Trump’s Tax Reform Promises A Boom. Hillary’s Trillion-Dollar Hike Guarantees Recession

Published November 8, 2016

Few people understand that Trump’s tax reform plan builds on the House Republican Task Force appointed by House Speaker Paul Ryan earlier this year, and chaired by chief House tax writer Ways and Means Committee Chairman Kevin Brady (R-TX). That means it arises from mainstream Republican tax policy architects.

Also not well understood is that the plan is powerfully pro-growth, leading to the creation of millions of new jobs, and the long overdue return of rising real wages. Trump’s overall economic growth plan would finally produce a real recovery from the 2008/2009 recession, with booming growth. Hillary Clinton’s criticisms of the plan are woefully misinformed and misdirected.

Trump’s proposed tax reform, as with the Ryan-Brady model, would cut taxes for all workers, with just 3 rates for individuals at 12%, 25% and 33%. The middle rate would apply to married couples earning $75,000 to $225,000. The standard deduction would be sharply increased to $30,000 for all married couples, $15,000 for singles.

The biggest difference between the two proposals is that Trump would cut the current U.S. corporate rate of 35%, highest in the world, to 15%, one of the lowest in the world, instead of 25% proposed in Ryan-Brady. That same 15% rate would also apply to the profits of “pass-through” smaller businesses such as sole proprietorships, S Corps, partnerships, etc.

The Tax Foundation scores the Trump plan dynamically as increasing GDP by 8.2%, with 2.2 million new jobs created. Real wages would grow by 6.3% above inflation, resulting from a 23.9% surge in capital investment. They estimate the plan would cut taxes by $3.9 trillion over 10 years, or an average of $390 billion a year.

But Wilbur Ross, private equity fund manager, and Peter Navarro, Economics Professor at the University of California, Irvine, argue that the Tax Foundation’s score is too narrow, failing to consider the effect of Trump’s tax reform in the context of his overall economic growth plan. In the October 25, 2016 Wall Street Journal, Ross and Navarro state that under their own dynamic score, Trump’s plan would “double our economic growth rate, create 25 million new jobs, boost labor and capital incomes, generate trillions of additional tax revenues, and reduce debt as a percent of GDP.”

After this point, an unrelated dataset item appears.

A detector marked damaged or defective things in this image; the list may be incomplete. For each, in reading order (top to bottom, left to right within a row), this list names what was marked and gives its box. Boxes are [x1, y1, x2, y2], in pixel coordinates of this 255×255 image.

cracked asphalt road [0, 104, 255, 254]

They argue that besides the much lower tax rates, lower energy costs from Trump’s deregulatory liberation of American energy producers, freeing them to lead the world in production of oil, natural gas, and coal, along with other deregulatory policies, would boost revenues and booming economic growth, producing $2.4 trillion in new, offsetting revenues. Counting Trump’s spending cuts, Ross and Navarro conclude that the plan “achieves full revenue neutrality.”

Hillary Clinton, in sharp contrast, proposes another $1.3 trillion tax hike, increasing taxes on capital gains, corporate dividends, and any savings left after death. Ross and Navarro add, “Her tax hikes on businesses and ‘the rich’ reduce incentives to work and invest. She will increase the already staggering $2 trillion annual regulatory burden on the U.S. economy. She vows to put coal miners out of work and oil and natural gas on the back burner—raising energy prices and reducing America’s competitive advantage.”

Clinton echoes Bernie Sanders socialists in asserting that Trump’s tax rate cuts would return America to recession. But no economic theory posits that reduced tax rates somehow cause recessions. Not Keynesian economics, which holds just the opposite, that tax rate cuts are pro-growth, nor even Marxist economics.

Ross and Navarro say, “What one gets with the Clinton plan is even slower growth than we are experiencing now during the worst economic recovery since World War II.” The Tax Foundation says the Clinton plan “would lead to a 2.6 percent lower level of GDP” and “lower levels of wages and full-time equivalent jobs.” What that means in English is renewed recession.